Putting On the Armor of God

By Lauren Madsen

Sometimes experiences just stick with you. Something seemingly small happens, and it hits you in a big way. You know from that moment on, you will live the rest of your life remembering exactly how that moment made you feel.

As I approach my fortieth birthday and reminisce with friends about our high school days, I am amazed at the many things I remember happening that they don’t remember at all. And vice versa. There were a lot of great memories, and of course some tough ones too. The memory that keeps coming back to me lately was such a simple and brief moment, and yet I think back on it all the time.

One weekend during my senior year, my friend’s parents offered to take our little group out on the lake in their boat. After a full day of cliff jumping and waterskiing, the mild sunburns started to show up, and we decided it was time to head home. As we started piling into the car, my friend’s parents grabbed bags from the front seat and quickly went to change from their dry swimsuits into their garments and clothes before our two hour drive home.

While we waited in the backseat, I distinctly remember thinking: They didn’t even want to wait 'til they got home to put their garments back on. These are two people who must feel deeply about their covenants. I want to be like that. Temple garments were more than fabric to them. Much more. I thought about how I would likely be making covenants and wearing temple garments myself within the next few years. 

In the July 2001 Liahona Russell M. Nelson wrote: “Wearing the temple garment has deep symbolic significance. It represents a continuing commitment. Just as the Savior exemplified the need to endure to the end, we wear the garment faithfully as part of the enduring armor of God. Thus we demonstrate our faith in Him and in His eternal covenants with us.” It seems like often when we talk about the armor of God we talk about actions we take that fortify and strengthen our spirits. I love the idea of viewing the temple garment as part of the armor of God that is to be literally put on our bodies. 

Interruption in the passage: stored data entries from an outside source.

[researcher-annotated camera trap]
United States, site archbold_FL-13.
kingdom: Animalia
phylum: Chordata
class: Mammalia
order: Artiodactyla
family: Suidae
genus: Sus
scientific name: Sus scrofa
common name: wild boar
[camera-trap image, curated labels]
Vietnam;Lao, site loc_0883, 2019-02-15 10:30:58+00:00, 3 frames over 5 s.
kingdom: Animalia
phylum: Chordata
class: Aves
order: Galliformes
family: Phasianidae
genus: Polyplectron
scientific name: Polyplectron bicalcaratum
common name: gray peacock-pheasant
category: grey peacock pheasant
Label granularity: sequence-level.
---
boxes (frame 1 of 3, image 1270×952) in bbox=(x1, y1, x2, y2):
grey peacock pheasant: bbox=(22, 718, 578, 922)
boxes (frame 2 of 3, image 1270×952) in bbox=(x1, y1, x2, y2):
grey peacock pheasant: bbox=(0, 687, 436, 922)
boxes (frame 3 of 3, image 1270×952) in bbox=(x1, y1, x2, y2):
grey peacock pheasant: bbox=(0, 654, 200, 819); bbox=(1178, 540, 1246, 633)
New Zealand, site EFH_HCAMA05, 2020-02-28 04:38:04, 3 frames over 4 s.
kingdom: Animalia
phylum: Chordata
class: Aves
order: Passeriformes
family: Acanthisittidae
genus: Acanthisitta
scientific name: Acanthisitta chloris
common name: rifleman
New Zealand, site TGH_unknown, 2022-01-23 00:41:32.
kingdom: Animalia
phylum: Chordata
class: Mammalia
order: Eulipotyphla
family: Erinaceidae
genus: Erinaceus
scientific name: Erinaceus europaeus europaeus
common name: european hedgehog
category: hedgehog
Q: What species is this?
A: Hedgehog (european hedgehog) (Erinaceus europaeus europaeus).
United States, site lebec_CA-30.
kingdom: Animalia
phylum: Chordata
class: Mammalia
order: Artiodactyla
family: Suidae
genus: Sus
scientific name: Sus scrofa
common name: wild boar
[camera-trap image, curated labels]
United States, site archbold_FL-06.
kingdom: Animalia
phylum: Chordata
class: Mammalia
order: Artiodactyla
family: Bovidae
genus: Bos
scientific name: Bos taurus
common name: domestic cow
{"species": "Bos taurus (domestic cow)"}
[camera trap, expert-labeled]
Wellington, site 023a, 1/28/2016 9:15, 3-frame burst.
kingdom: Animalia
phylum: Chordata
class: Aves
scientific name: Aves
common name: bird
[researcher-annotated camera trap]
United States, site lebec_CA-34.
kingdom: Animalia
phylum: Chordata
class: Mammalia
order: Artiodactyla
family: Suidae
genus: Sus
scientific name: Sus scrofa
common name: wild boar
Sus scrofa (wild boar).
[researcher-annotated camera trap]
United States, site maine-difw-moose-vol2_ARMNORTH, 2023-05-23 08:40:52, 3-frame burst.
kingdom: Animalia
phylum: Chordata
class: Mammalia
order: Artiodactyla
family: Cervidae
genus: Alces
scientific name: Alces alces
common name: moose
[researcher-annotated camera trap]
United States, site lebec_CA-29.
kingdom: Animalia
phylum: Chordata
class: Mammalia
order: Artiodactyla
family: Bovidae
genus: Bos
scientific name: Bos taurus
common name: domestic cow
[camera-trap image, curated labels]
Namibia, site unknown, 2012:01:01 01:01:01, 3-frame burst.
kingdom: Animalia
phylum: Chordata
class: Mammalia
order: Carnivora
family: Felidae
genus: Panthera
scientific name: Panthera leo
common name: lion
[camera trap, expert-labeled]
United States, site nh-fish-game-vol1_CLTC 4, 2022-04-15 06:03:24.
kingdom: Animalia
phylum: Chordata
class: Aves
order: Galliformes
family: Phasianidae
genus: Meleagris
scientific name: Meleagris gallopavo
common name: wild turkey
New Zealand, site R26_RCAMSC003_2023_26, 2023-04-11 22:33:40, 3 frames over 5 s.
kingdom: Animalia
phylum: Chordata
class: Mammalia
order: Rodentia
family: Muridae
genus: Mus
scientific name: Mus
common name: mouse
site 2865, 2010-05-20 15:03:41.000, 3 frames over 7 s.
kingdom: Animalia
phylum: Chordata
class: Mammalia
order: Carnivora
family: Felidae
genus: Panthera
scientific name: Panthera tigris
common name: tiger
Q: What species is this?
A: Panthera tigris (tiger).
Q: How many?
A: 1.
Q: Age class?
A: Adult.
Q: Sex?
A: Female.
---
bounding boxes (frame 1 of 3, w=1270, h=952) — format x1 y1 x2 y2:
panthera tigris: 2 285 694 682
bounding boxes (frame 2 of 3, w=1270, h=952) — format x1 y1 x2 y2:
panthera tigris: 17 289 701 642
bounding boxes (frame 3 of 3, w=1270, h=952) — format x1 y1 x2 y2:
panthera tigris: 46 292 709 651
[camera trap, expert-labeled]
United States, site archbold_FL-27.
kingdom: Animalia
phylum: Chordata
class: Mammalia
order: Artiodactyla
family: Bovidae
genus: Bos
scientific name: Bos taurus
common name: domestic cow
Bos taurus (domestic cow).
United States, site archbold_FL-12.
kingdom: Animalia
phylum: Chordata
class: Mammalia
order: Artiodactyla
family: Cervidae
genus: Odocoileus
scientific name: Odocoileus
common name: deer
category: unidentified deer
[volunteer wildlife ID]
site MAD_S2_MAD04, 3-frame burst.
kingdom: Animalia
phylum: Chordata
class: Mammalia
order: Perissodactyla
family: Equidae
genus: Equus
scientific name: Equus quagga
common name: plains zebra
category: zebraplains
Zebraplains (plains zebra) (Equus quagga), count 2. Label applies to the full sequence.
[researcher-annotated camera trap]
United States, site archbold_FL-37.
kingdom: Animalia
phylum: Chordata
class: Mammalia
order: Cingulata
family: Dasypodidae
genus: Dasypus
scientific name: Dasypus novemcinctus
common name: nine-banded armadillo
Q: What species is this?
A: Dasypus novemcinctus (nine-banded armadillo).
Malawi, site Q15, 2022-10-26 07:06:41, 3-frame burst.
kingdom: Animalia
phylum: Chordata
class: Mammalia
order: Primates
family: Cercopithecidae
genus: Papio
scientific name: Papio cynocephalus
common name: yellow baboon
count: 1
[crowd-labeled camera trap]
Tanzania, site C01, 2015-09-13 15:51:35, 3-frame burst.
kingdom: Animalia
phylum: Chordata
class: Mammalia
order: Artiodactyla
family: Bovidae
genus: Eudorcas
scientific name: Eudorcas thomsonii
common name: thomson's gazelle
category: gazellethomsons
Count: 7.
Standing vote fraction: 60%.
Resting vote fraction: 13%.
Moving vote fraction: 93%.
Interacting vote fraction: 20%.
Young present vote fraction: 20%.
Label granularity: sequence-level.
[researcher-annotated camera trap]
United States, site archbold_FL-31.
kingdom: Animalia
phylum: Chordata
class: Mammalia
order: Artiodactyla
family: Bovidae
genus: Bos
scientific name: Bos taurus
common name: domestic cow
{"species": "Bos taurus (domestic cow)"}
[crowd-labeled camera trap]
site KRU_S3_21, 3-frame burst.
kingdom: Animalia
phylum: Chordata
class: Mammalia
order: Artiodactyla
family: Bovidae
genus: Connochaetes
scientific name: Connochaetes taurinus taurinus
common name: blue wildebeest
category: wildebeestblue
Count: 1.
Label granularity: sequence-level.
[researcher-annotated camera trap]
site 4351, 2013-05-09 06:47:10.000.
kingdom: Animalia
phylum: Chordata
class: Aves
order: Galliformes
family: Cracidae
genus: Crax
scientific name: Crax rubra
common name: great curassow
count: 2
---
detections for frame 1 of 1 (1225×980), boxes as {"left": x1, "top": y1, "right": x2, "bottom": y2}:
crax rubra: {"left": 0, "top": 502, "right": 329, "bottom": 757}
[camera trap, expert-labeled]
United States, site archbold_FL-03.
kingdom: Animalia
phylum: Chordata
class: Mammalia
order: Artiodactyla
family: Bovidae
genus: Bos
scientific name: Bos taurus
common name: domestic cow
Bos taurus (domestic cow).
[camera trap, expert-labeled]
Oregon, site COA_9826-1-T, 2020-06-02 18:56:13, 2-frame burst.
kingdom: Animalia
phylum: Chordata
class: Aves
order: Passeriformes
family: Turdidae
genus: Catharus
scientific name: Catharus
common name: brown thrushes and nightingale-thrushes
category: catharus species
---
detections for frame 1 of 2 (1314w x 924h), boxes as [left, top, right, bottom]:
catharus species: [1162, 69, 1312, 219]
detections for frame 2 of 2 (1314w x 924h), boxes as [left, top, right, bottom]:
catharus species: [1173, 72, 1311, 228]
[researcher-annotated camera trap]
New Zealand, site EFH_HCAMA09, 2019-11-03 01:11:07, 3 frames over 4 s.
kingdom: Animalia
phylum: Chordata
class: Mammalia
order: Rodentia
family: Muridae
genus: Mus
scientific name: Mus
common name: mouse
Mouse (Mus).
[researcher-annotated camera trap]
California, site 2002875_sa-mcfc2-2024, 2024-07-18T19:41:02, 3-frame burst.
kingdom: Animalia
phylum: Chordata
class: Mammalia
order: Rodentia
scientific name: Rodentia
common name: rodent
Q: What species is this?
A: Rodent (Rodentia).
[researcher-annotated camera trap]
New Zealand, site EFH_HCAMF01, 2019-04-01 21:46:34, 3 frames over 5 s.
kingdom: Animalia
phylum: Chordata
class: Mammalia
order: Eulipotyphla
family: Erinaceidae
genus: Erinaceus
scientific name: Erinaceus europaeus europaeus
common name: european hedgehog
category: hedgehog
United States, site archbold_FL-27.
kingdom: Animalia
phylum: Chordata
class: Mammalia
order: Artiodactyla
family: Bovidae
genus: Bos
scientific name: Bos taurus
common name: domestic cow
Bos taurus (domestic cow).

Carlos E. Asay wrote of the battles we face and the protection provided by the temple garment in the September 1999 Liahona: “The heavy armor worn by soldiers of a former day, including helmets, shields, and breastplates, determined the outcome of some battles. However, the real battles of life in our modern day will be won by those who are clad in a spiritual armor—an armor consisting of faith in God, faith in self, faith in one’s cause, and faith in one’s leaders. The piece of armor called the temple garment not only provides the comfort and warmth of a cloth covering, it also strengthens the wearer to resist temptation, fend off evil influences, and stand firmly for the right.” When dressing for battle, a soldier would want to put on every piece of protection possible. I like to think of wearing the temple garment as part of preparing for battle—the battle for my soul. I don’t want to leave any part of my armor behind.

The wearing of the temple garment is personal, and for various reasons wearing them is easy for some individuals and difficult for others. Something that helps me is to cultivate the mindset that wearing the temple garment is an opportunity, a blessing rather than a burden, a privilege rather than an inconvenience. It is an attitude I am grateful to have witnessed all those years ago as a teenager at a lake in central Utah.